EXERCISE ::
Extend the page excerpt on toxic epidermal necrolysis by writing what comes after its final sentence.

The exact reasons why toxic epidermal necrolysis occurs are not entirely understood, but doctors have identified several key components of the disorder. Many drugs can trigger allergic reactions in people, including antibacterials, anticonvulsants, corticosteroids, and non-steroidal anti-inflammatory medications. In most cases, reactions are mild and limited to skin rashes and mouth swelling. Toxic epidermal necrolysis appears to be an extreme allergic reaction in which the immune system starts to attack the cells that hold the outer and inner layers of skin and membranes together, the keratinocytes. As keratinocytes die, layers begin to separate and the outermost skin cells slough off.


Most cases of toxic epidermal necrolysis in adults are due to reactions to drugs that have been used regularly for one to two weeks. In children, the condition is more likely to be seen following severe infections, such as herpes, hepatitis A, and several types of fungi. Very rarely, a major skin reaction can occur without an identifiable underlying trigger.

A person with toxic epidermal necrolysis can experience a skin reaction anywhere on his or her body, but it is most often concentrated on the back or limbs. As the outer layer peels away, the delicate underlying skin becomes red and painful, as if a severe burn has just occurred. Open lesions may appear in the mouth and along the lips as well. Possible complications elsewhere in the body include gastric ulcers, esophageal swelling, collapsed lungs, and lesions on the eyes that may cause blindness.

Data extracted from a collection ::
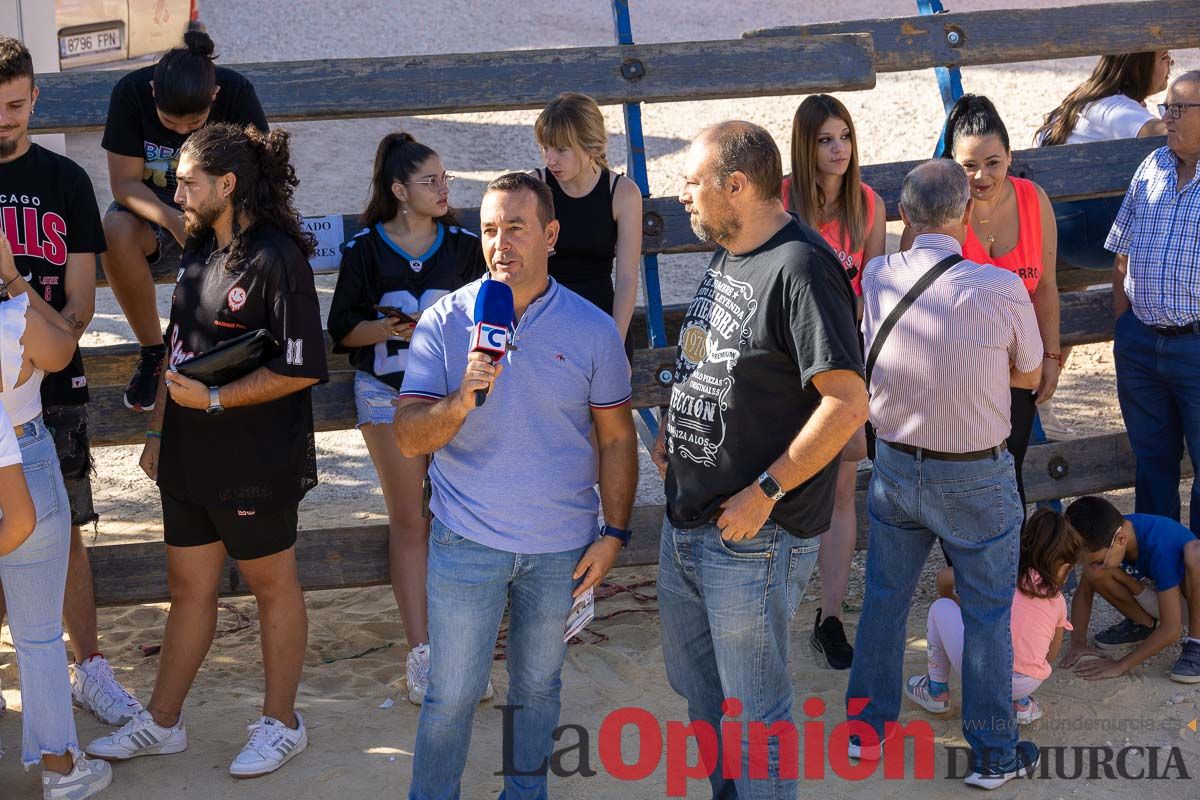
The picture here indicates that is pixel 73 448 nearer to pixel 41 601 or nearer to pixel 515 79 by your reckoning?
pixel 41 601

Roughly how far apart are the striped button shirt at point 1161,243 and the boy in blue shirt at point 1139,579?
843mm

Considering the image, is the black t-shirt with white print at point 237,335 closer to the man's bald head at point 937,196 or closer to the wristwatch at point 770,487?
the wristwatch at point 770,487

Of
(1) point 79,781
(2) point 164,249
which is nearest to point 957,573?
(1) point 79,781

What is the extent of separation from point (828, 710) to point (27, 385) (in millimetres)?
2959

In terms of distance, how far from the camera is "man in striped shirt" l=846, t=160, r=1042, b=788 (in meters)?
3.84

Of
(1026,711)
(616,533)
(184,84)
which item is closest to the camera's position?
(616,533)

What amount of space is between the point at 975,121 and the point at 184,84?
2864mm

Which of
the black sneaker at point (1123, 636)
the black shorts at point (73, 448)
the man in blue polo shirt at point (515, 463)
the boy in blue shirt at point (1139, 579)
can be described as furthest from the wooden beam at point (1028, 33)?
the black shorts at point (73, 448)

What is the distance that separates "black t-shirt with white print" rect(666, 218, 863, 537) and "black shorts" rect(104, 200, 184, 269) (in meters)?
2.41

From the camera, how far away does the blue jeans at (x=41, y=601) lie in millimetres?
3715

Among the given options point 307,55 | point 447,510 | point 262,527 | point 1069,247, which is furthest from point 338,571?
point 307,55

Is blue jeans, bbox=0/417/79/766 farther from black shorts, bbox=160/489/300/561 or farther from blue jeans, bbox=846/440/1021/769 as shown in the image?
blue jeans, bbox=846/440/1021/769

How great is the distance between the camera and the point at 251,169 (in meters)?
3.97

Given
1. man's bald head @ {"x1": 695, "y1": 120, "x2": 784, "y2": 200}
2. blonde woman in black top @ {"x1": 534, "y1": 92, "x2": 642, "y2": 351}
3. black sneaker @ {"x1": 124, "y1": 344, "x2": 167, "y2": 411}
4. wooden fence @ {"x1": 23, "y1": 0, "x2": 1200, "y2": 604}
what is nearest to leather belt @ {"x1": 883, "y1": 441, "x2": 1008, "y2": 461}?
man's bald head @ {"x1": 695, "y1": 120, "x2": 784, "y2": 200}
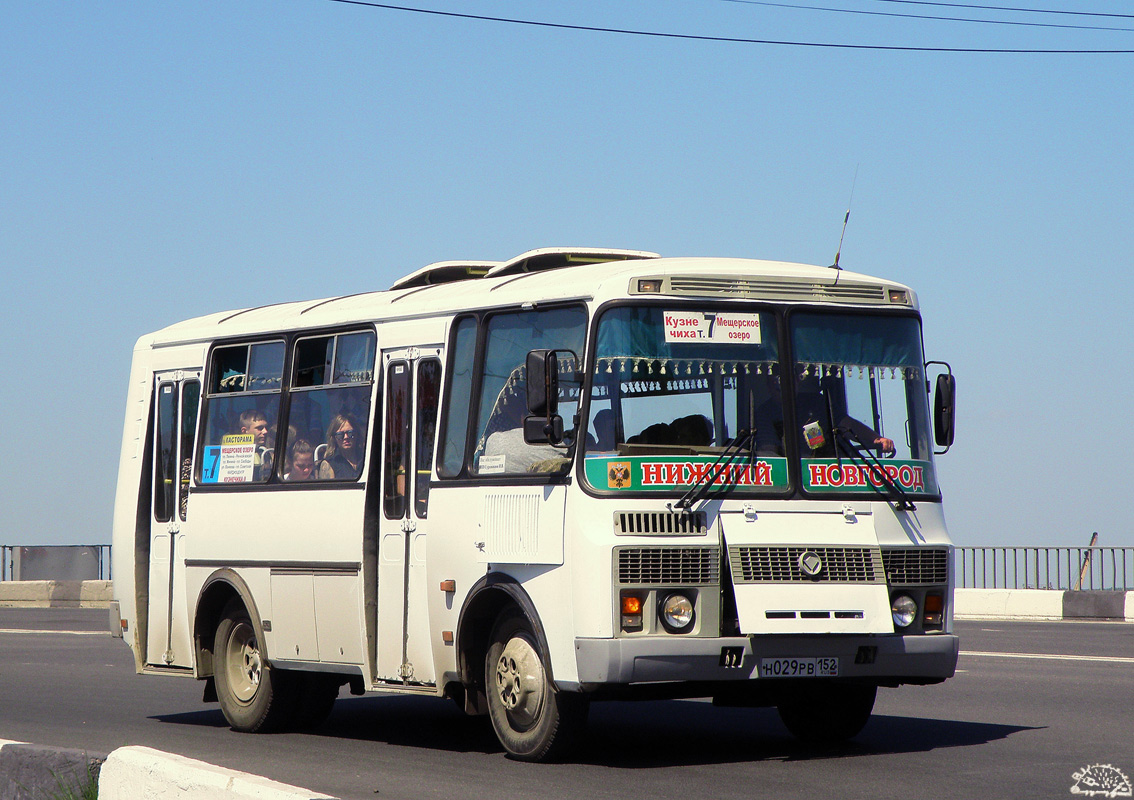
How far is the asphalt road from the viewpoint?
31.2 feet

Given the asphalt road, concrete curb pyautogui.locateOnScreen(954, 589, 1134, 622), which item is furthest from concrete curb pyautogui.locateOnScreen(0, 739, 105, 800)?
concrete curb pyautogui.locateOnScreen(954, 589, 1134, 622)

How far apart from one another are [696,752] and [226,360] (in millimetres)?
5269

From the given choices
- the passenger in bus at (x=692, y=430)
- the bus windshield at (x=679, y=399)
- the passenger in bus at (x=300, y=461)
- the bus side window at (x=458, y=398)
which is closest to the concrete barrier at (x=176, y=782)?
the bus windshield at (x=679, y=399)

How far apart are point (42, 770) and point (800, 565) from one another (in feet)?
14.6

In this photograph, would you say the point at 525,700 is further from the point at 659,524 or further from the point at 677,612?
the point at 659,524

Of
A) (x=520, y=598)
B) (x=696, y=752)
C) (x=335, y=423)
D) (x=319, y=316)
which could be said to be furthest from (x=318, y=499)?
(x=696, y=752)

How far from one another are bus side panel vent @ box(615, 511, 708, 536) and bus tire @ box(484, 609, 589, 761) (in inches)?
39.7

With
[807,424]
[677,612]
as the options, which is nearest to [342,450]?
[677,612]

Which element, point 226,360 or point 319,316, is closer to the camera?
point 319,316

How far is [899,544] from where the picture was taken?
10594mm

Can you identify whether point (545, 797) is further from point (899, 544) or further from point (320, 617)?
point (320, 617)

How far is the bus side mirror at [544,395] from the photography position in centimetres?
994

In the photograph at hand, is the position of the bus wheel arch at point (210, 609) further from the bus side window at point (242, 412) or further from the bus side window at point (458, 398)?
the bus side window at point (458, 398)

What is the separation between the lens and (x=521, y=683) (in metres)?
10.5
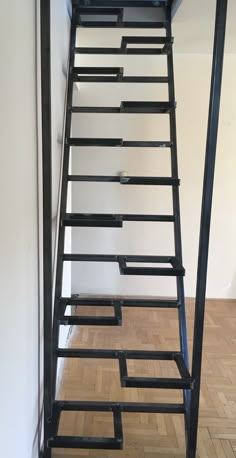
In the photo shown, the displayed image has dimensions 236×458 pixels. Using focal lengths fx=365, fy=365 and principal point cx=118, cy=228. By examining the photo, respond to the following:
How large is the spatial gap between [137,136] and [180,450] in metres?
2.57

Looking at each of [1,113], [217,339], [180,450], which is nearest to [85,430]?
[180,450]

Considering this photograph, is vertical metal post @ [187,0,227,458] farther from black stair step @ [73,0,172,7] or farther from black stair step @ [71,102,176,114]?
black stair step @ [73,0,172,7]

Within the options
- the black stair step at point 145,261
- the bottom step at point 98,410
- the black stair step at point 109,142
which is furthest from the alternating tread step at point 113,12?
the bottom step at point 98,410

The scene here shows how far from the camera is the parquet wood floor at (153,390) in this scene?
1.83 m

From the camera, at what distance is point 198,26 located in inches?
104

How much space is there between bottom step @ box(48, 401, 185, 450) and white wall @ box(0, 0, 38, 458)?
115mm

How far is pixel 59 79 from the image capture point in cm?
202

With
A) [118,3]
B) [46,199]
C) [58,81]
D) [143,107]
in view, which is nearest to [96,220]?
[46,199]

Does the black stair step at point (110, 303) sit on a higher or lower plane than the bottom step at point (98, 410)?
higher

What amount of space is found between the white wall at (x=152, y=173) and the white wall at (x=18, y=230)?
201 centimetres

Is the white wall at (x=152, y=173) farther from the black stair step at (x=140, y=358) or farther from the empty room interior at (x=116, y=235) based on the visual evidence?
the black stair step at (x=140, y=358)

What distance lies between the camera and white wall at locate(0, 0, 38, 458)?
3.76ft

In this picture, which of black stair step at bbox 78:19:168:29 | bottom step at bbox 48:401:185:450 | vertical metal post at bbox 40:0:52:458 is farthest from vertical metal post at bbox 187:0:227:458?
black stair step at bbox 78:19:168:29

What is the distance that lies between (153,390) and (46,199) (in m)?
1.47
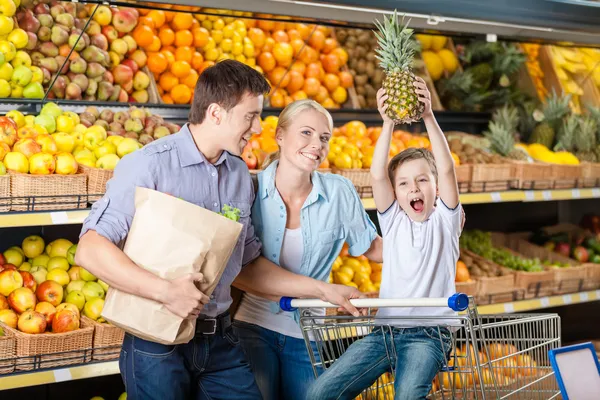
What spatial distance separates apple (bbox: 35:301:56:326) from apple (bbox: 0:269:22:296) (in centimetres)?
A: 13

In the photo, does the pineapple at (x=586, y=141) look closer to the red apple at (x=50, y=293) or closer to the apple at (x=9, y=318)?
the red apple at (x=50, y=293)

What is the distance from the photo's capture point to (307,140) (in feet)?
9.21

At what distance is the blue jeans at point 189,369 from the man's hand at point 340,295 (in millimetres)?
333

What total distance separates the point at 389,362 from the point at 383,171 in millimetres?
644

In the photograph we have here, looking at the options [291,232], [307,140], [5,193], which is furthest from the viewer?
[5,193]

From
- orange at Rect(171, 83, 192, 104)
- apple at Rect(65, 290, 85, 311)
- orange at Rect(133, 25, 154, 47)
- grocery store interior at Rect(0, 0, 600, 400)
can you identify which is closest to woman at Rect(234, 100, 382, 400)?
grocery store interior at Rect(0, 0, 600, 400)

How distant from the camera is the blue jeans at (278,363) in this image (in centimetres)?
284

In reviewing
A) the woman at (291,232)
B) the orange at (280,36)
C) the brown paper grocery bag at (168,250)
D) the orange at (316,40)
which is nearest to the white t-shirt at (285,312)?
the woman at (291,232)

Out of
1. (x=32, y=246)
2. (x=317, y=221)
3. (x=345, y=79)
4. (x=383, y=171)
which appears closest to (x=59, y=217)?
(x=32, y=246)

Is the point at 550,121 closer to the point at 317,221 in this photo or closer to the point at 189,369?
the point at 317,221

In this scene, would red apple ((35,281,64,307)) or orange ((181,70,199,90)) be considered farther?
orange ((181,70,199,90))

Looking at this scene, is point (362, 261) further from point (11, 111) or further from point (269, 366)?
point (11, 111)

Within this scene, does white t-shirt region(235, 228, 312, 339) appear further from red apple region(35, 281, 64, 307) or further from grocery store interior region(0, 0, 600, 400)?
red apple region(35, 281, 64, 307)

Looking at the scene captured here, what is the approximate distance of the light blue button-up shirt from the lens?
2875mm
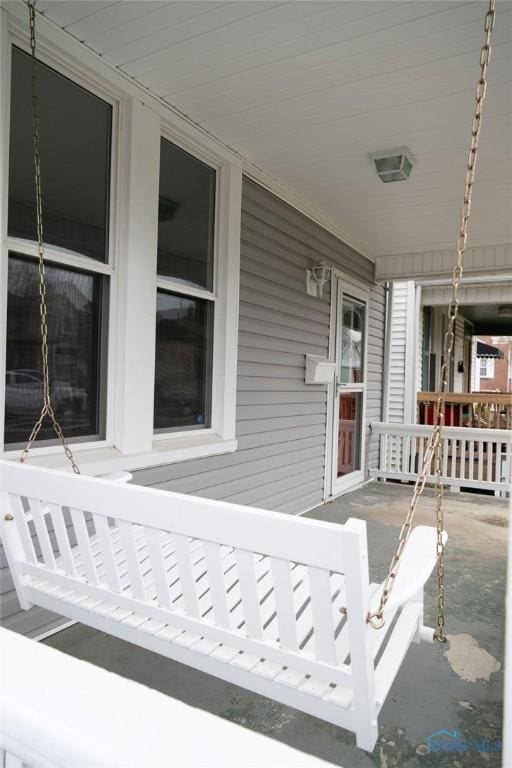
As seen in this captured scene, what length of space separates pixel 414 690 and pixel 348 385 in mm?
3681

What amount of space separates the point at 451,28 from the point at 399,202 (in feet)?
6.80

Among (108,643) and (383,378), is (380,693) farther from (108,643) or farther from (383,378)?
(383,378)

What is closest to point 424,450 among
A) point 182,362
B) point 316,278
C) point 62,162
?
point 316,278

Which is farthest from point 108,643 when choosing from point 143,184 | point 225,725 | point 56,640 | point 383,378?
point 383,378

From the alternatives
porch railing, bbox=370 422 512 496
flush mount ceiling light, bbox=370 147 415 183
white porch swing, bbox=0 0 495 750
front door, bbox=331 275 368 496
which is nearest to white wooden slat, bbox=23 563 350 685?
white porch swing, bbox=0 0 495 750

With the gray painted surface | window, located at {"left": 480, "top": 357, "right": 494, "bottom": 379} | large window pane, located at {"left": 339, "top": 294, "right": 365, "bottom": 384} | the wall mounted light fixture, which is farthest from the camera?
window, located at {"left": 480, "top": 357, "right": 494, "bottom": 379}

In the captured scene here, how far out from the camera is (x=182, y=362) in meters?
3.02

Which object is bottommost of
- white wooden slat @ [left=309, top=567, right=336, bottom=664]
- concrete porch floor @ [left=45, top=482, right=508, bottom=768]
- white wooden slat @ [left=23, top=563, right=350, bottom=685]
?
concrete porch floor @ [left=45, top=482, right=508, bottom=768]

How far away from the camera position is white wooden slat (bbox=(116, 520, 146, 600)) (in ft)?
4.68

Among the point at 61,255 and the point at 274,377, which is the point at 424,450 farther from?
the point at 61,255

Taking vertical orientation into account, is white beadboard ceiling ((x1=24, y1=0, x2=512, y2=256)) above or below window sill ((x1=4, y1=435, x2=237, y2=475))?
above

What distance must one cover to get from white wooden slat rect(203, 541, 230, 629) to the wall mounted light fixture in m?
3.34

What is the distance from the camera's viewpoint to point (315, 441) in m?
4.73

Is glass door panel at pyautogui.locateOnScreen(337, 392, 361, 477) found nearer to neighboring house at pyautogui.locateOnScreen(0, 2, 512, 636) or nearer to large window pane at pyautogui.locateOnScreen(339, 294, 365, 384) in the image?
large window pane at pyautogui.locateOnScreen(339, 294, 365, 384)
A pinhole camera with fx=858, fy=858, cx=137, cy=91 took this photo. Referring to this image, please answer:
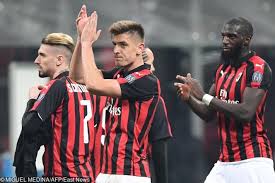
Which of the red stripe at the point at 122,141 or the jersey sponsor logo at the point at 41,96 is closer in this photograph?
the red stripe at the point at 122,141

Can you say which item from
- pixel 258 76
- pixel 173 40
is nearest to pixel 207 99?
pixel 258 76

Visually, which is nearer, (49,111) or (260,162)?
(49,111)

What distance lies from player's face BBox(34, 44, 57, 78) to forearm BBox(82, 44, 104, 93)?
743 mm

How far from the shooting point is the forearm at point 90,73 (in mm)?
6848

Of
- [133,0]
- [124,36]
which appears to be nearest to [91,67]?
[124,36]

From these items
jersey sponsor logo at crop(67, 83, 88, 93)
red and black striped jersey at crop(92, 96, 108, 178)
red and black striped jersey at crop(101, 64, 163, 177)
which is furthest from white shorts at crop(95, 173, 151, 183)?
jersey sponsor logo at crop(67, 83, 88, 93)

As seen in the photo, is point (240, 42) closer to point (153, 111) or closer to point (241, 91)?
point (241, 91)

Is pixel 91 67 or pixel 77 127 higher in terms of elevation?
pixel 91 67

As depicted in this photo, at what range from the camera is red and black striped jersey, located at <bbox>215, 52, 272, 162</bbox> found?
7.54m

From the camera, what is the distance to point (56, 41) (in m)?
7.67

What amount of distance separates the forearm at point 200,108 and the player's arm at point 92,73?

RESULT ::
Patients who experience major symptoms require immediate treatment in an intensive care unit of a hospital. Doctors and nurses can provide supportive care in the form of soothing creams and wraps, breathing assistance, and pain medications. As with burn patients, intravenous fluids are given to prevent dehydration. Blood and skin samples are collected once the patient is stable to confirm in a laboratory which drug or infection was responsible for the attack.

When immediate care is available, the majority of patients are able to recover from toxic epidermal necrolysis. Treating the infection or stopping the use of offensive medications is essential to prevent the condition from returning. Patients may need to wear protective wraps, casts, or bandages for several weeks to reduce the chances of infections.